“I’m so stressed!” is a pretty common statement – especially these days. But what do we mean by stress? Is there such a thing as good stress? Between the pace of modern life and extra complications, feeling stress and anxiety may seem like our new normal way of living.
A Little History
In the 1930’s endocrinologist Hans Selye was the first scientist to identify stress as underpinning some symptoms of illness. Selye first incorporated this term into medical terminology to describe the “nonspecific response of the body to any demand.”
In Selye’s definition, stress wasn’t good or bad. How an individual responded to both everyday or extreme stressors was the critical part. Selye believed that sometimes the pressure of stress could provide the motivation we need to adjust our behavior.

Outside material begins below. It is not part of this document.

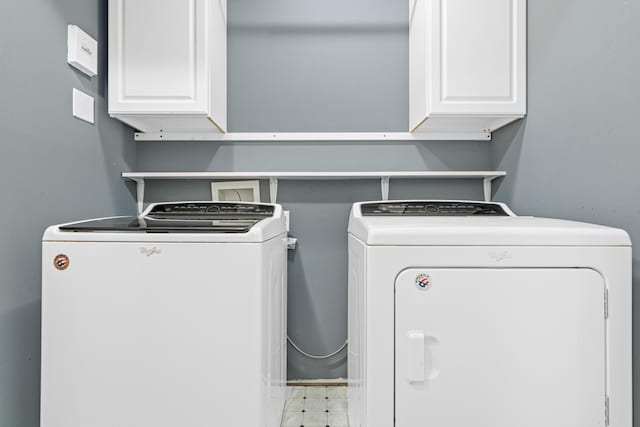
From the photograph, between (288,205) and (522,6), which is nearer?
(522,6)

Today anxiety disorders are very common. According to the National Institute of Mental Health, 31% of Americans will experience an anxiety disorder during their lifetime.
Our Perception of Stress and Anxiety
Current scientific knowledge confirms that our perception of stress affects our reaction to it. Although both stress and anxiety are emotional responses, there is a fine line between them. Generally, stress is a reaction to an external trigger. Stress could be short-term such as a business deadline or an argument with someone we love. It could also be long-term caused by chronic illness, poverty, or victimization.

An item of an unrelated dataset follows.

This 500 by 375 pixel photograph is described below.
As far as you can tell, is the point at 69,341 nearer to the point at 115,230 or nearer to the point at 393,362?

Alternately, anxiety has more of an internal trigger—sometimes just a feeling we have inside. We may have excessive, persistent worries even if we are unable to identify a stressor. We may feel uncertainty, apprehension, dread, and ask the question, “Why do I feel this way?”

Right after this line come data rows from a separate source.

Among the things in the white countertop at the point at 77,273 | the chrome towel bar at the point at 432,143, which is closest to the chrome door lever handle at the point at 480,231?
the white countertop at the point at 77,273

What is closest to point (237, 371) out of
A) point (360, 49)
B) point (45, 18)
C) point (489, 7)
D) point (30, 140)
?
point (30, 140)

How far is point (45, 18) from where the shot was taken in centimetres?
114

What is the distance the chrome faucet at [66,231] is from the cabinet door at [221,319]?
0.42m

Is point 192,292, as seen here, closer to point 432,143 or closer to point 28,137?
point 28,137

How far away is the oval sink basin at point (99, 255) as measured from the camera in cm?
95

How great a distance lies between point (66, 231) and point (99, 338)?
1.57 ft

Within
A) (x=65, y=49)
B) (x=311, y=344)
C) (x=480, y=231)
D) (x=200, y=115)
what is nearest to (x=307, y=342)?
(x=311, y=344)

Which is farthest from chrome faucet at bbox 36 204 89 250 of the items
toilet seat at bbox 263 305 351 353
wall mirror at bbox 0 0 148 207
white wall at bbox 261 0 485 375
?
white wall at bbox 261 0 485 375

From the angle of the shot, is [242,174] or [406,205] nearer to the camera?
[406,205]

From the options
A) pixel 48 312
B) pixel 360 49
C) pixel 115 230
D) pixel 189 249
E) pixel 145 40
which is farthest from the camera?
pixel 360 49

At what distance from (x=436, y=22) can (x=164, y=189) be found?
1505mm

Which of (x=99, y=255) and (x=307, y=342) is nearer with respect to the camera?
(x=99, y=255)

Whether external stress or internal anxiety, they share similar psychological and physical symptoms. Both can lead to depression, discouragement, difficulty concentrating, irritability, fatigue, digestive problems, and poor sleep. These symptoms may weigh heavily on self-esteem. Yet, is it possible that an outside stressor such as a job loss or divorce can fuel positive change? Yes, indeed, if we pursue a new career or widen our social circle in response.
A gazelle in the wild will go into fight or flight mode to escape a lion, and humans have the same reaction to immediate danger and stress. This is good and important. Where we differ from the gazelle is that sometimes we develop constant worry, apprehension, or bodily symptoms as a result of anxiety about future “lions.”
Tips to Relieve Stress and Anxiety
As a psychologist, my recommendations for relieving stress and anxiety include strengthening or developing a support system, pursuing a new interest, being active, breathing in fresh air, eating healthy, maintaining a sleep routine, incorporating humor, and observing nature or watching shows with beautiful landscape and terrain.
Mild to moderate levels of stress can respond well to coping mechanisms like these. This tip sheet from the Anxiety and Depression Association of America has a good overview of some coping strategies you can utilize. A psychologist can also assist you in determining whether more extensive treatment is warranted.